The weird looking flower has evolved to attract Thynnid wasps. The male wasp is deceived both by appearance because the flower looks like the wingless female wasp on top of a grass stem and the scent which is very like that of the female wasp. The male lands what it thinks is a female wasp and attempts to fly away with it. Normally the male wasp takes the female and copulates in flight while feeding her then drops her on the ground where she lays eggs.

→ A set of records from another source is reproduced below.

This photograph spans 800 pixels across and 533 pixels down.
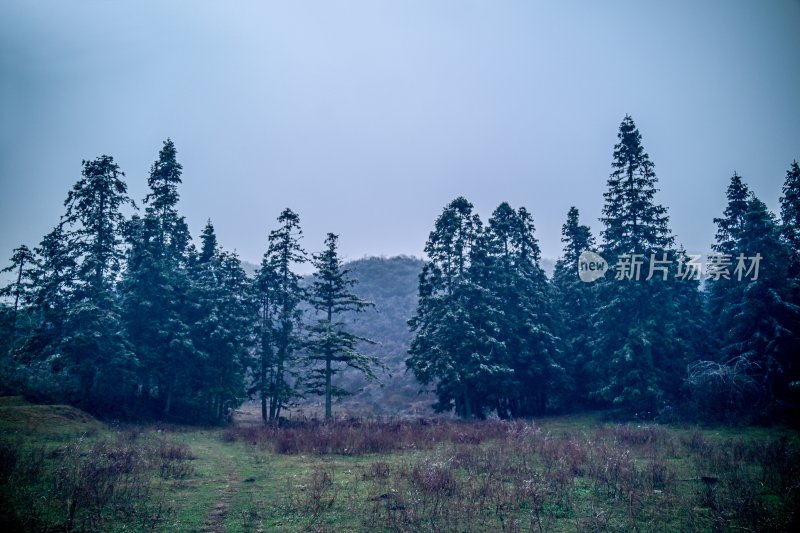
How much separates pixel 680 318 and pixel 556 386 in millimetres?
11262

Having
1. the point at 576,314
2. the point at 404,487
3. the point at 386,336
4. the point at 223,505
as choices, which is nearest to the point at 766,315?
the point at 576,314

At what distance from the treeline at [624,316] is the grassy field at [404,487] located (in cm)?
937

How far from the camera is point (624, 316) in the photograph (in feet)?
110

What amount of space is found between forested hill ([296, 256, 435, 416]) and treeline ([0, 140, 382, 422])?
7.58m

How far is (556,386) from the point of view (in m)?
38.4

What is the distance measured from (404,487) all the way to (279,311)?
2681 cm

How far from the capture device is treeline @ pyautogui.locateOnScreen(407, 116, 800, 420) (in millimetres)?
27578

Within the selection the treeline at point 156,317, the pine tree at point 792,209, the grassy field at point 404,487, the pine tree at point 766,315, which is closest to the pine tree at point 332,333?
the treeline at point 156,317

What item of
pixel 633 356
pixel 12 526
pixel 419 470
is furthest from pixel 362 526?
pixel 633 356

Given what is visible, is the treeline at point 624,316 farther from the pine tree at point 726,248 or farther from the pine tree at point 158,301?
the pine tree at point 158,301

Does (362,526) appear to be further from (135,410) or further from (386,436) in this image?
(135,410)

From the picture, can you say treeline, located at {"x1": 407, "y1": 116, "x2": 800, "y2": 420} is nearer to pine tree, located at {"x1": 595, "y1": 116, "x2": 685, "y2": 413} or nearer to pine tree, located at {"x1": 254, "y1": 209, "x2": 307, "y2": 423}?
pine tree, located at {"x1": 595, "y1": 116, "x2": 685, "y2": 413}

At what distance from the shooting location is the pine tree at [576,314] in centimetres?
3831

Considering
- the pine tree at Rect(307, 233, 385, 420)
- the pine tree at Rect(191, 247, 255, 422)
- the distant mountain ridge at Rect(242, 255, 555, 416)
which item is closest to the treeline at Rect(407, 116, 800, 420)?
the pine tree at Rect(307, 233, 385, 420)
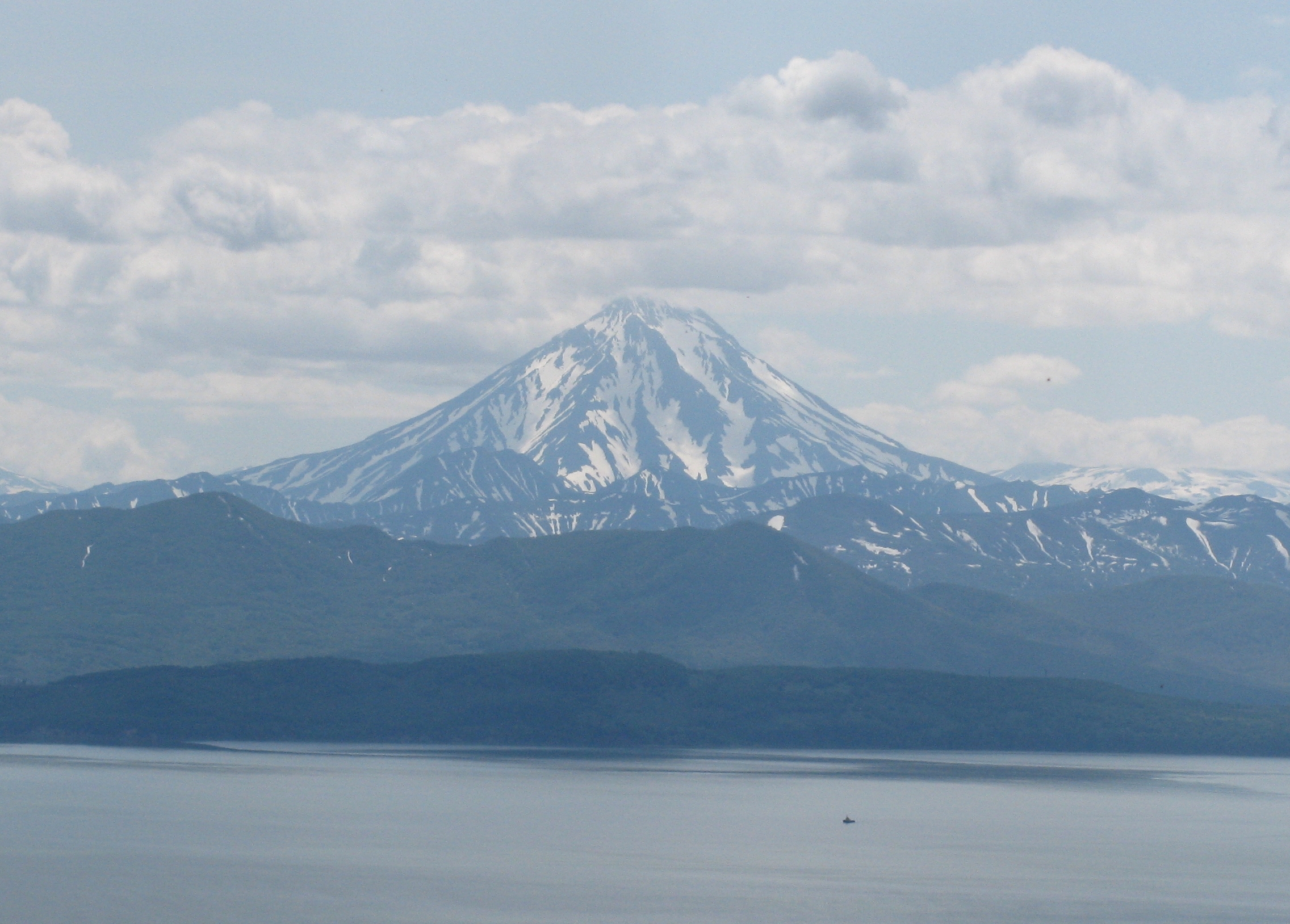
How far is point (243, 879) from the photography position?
166000 mm

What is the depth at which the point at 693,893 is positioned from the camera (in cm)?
16225

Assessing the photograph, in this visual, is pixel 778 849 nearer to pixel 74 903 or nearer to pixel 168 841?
pixel 168 841

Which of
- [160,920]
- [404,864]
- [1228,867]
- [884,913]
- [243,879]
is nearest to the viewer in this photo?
[160,920]

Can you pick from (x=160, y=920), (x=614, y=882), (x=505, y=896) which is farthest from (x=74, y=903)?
(x=614, y=882)

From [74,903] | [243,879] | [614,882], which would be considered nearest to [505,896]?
[614,882]

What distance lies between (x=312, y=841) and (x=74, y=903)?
1962 inches

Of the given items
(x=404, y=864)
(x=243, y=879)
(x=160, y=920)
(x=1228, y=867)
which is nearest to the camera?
(x=160, y=920)

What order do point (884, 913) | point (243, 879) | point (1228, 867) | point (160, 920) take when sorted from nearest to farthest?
point (160, 920)
point (884, 913)
point (243, 879)
point (1228, 867)

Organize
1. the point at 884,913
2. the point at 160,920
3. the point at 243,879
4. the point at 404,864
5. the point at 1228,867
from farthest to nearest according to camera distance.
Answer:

But this flower isn't a female and is attached to the rest of the plant's flower via a strong hinge. The male can only fly off in one direction allowed by this hinge and it bangs into the rest of the plant's reproductive apparatus containing the pollinia (sticky pollen bags). The male wasp makes several attempts to fly off before giving up and flying to another Drakaea orchid. Sooner or later one of the pollinia attaches itself to the wasp so when it eventually tires of attempts to fly off with the female, it then goes to a different plants and deposits the pollen there.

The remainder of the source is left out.